> **Passage given**:

* * *

Here is the rundown of my morning-so-far:
I am feeling uncomfortable in my own skin. Literally. I feel just plain "blech". The food I am eating, the amount of food I am consuming, the way I feel after a Pringle &/or chocolate bar binge and my emotional attachment to food has me looking seriously at trying to get to the bottom of the issue of "eating".
I am presently in a researching phase. I have discovered a program designed to help without the purchase of hundreds of dollars of quick fix supplements and gimmicks. I have stumbled upon Whole 30.
I googled "What can I eat on the Whole30?" and ended up finding a blog with not only a condensed list of do's and don'ts, but a link to recipes and resources to utilize when committing to this 30 day plan.
It was at the bottom of this post, where I followed the temptation of their "You May Also Like" suggestions.
I clicked on the one that said "What NOT to do when decluttering";
Which led to "10 Habits of a Highly Organized Person";
And finally to "Clutter Cowgirl"
I was pleased and delighted to find by reading what NOT to do when decluttering, it made the whole idea of "beginning" feel more attainable.
I sat a little taller and felt a little lighter when I read the list of habits a highly organized person has. I have discovered I'm more organized than I give myself credit for.
I have a feeling that a lot of my food binges are connected with the emotional baggage of "having too much" and feeling overwhelmed is tied up with monumental task of sorting through and releasing the excess.

* * *

> **Supplied records**:

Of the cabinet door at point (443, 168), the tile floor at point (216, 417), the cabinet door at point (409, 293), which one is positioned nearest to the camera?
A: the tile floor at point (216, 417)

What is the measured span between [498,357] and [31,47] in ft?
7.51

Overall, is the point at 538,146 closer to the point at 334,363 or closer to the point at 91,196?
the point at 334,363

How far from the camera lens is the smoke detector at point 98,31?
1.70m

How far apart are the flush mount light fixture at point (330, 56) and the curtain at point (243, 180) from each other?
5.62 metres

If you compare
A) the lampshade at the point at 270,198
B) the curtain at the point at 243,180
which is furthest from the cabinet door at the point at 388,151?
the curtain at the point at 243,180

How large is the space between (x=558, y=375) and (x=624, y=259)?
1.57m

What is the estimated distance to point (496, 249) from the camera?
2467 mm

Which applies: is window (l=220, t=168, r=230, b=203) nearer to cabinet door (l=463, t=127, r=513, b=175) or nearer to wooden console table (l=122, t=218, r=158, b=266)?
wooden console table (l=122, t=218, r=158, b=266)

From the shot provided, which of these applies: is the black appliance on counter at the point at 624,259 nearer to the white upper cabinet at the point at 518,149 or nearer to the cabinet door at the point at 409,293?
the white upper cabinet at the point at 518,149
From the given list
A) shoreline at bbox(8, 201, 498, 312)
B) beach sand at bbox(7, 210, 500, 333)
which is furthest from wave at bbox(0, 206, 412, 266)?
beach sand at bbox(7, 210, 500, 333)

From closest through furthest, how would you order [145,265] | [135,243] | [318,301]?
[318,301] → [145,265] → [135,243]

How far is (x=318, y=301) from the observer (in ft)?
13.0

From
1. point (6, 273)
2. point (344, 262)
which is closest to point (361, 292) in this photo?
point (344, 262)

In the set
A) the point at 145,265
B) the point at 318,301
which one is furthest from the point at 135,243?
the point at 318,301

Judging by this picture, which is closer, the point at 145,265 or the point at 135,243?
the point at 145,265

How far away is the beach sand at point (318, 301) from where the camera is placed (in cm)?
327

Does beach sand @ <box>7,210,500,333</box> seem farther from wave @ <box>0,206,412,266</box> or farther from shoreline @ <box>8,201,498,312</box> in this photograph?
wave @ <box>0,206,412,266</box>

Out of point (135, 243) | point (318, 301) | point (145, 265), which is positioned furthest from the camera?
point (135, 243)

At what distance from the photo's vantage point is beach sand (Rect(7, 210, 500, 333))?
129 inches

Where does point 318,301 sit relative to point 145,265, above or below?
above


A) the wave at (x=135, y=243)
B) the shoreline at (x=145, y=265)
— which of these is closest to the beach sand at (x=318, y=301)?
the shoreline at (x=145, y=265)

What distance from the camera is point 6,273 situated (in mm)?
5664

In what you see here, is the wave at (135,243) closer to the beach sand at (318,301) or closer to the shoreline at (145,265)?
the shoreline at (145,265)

* * *

> **Stated task 1**:
Reproduce word for word the passage of the morning rundown on food and decluttering from "It was at the" to "releasing the excess.".
> **Stated task 2**:
Extend the morning rundown on food and decluttering, picking up after its final sentence.

> **Result 1**:
It was at the bottom of this post, where I followed the temptation of their "You May Also Like" suggestions.
I clicked on the one that said "What NOT to do when decluttering";
Which led to "10 Habits of a Highly Organized Person";
And finally to "Clutter Cowgirl"
I was pleased and delighted to find by reading what NOT to do when decluttering, it made the whole idea of "beginning" feel more attainable.
I sat a little taller and felt a little lighter when I read the list of habits a highly organized person has. I have discovered I'm more organized than I give myself credit for.
I have a feeling that a lot of my food binges are connected with the emotional baggage of "having too much" and feeling overwhelmed is tied up with monumental task of sorting through and releasing the excess.

> **Result 2**:
I took a pen and pad outside with me yesterday morning and started my quiet day of reflection by writing down what needs to be fixed, adjusted and built to start creating the life I have mapped out for my life and our home.
One thing keeps topping the list each and every time I do this. A Murphy Bed and turning the closet into a book shelves in "Mom's room".
Definition: Mom's room - Mom was our home's very first house guest; this was our first guest room; I told her I would forever think of that room as her room; when our home had three spare rooms to offer our overnight guests, Mom would always choose "her" room.
Mom's room is the most heavily laden with emotional ties. Yet I have a feeling "this" is the room that will set me free once I have it looking, feeling and acting in the manner in which I have envisioned. I want to turn this room into a library/den. Will it need to function as an office one day? I hope not. I want this room to feel like a place where you could not only curl up with a good book, but house a guest who simply feels welcome.
"I get stressed out when I have too much" was a realization I rediscovered and reaffirmed last week. Our home is "too much".
As I sat and soaked up the day outside yesterday, I reflected on how our yard was being underutilized. My son kindly offered the consolation that during my daycare days, our yard was probably used more than most people's yards ever were. But the words "how can we utilize it now?" would not stop cycling through my mind.
Our home houses far too much excess. Perhaps, in keeping with the thought of cleansing our cupboards, fridge and freezer of unqualified foods for my up and coming 30 day eating plan, I can begin by not adding more groceries where there is already more than we need.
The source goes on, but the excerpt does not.